We hope you have a peaceful solstice and holiday season and we look forward to sharing more with you soon.

Monday, 16 December 2013

Dreaming up a bicycle utopia; eating non-privatised foods

We woke early and left Gundagai, the town of long timber bridges, before the sun got too hot.


We made a quick obligatory stop,


before really finding out how the Hume Highway was going to shape us.


We were surprised. Despite the noise and the speed of the traffic, the wide shoulders really helped us ride in relative peace. It was a cruisy ride from Gundagai to Jugiong (helped along by our first tail wind of the trip) where we parked our bikes in the shade beside a green grocers run by the very frinedly Gino. We (dumpster) dived into his compost boxes and produced some lovely stone fruit.


While buying some local veg from Gino he asked if we needed a good camping and swimming spot.


Thanks Gino! A perfect free camping ground. The next morning we harvested some stinging nettle (Urtica dioica) beside the Murrumbidgee River.


Nettle is high in iron and great for relieving painful muscles and joints. Just the thing for weary bike tourers. Lightly blanching the nettles takes away the sting, produces a healthy tonic to treat urinary and prostate complications and leaves a perfect fodder material for making an excellent pesto with almonds.

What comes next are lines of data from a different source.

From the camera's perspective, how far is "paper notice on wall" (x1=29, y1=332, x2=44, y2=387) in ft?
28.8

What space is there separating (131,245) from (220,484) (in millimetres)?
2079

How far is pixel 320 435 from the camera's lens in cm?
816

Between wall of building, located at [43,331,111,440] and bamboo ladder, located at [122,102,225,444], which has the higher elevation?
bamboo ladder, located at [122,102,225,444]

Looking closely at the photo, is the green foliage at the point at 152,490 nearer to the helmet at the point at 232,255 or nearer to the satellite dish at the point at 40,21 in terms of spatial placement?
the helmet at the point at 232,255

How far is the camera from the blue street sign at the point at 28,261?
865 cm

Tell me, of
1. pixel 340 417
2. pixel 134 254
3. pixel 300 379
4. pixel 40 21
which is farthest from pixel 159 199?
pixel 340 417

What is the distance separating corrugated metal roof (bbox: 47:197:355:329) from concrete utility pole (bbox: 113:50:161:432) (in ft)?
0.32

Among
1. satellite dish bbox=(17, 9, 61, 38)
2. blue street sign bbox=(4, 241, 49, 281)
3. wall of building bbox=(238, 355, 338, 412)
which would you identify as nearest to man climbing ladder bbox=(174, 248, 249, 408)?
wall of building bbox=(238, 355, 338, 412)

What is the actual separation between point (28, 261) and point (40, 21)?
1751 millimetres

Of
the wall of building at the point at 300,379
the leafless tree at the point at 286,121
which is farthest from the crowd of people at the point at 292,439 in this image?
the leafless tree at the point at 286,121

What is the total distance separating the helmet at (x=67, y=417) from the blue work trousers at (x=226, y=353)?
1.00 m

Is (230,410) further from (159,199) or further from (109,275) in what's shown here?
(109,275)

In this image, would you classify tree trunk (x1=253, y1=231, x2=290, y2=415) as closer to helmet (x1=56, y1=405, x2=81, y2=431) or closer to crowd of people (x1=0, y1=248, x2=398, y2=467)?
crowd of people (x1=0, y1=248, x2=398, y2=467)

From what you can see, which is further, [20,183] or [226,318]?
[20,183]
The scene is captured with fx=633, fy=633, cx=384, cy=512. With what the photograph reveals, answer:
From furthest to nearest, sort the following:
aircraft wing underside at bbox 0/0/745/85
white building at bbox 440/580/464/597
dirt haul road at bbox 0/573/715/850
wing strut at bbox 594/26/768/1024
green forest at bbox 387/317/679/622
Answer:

After our free medicinal hit we cycled up the road to the very bourgeois The Long Track Pantry for a breakfast cup of tea and a loaf of yummy bread,


before easing our way into the heartland of wool country.


Since leaving Daylesford over a month ago our nostrils have flared wildly and our hearts have sunk deeply with the roadkill we have passed.


We counted 81 killed animals between the left verge and left lane of the north bound Hume Highway between Jugiong and Yass, a distance of 60 kms.


This massacre included a myriad of birds, three tortoises, a dozen wallabies, several blue tongues, countless kangaroos, flattened foxes, rabbits, a wild pig, two echidnas and numerous snakes including this young copperhead.


Given there are four lanes and four verges on this dual highway one could surmise as many as 324 roadkilled critters for every 60 kms of highway. That's a staggering 5.4 deaths per kilometre. The Hume, according to Wikipedia, is 838 kms in length which means, if you average it, there are quite possibly 4,525 corpses along this highway at any one time.


But it wasn't just the sickening aspects of this road – the senseless massacres, the climate changing and packaging pollution that proliferated – we found worth observing,


the Hume offered up sweet moments of beauty and surprise, especially when we got off it (in this case in Bowning) and found some roadside fruit to forage and help restore our battered senses.


Then when we arrived in Yass we were welcomed by an avenue of not-quite-ripe publicly accessible almonds (Prunus spp.),


some heavenly ripe plumcots (Prunus spp.) overhanging a fence,


and were given some Leeton grown oranges by a God's Squad bikie. Thanks Glen!


We camped, fished and slept under a balmy summer's night sky before facing the Hume again.


Imagine this road as a sea of bicycles...


After riding about 40 km we arrived in Gunning, a town that boasts a free caravan-camping ground with hot showers at Barbour Park, and found we were just in time for the monthly Sunday market.


We bought some regional produce,


picked some free herbs (gave them a drink),


took a swim and lunched on some delicious bush tucker at Barbour Park.


The starchy bulb of cumbungi or bullrush (Typha spp.) offers an excellent raw or cooked vegetable at this time of year. Cumbungi is ecologically beneficial for capturing silt, creating habitat for diverse species and stabilising banks. It can also become 'weedy' so it makes a great food where we are the biological control or, as Russell Edwards would say, 'ecological participants'.


Stay tuned for more free food and other low-impact resources as we inch towards the Christmas lunch table in Moss Vale,


keep safe on the roads and if you're driving, please think bike and think critter!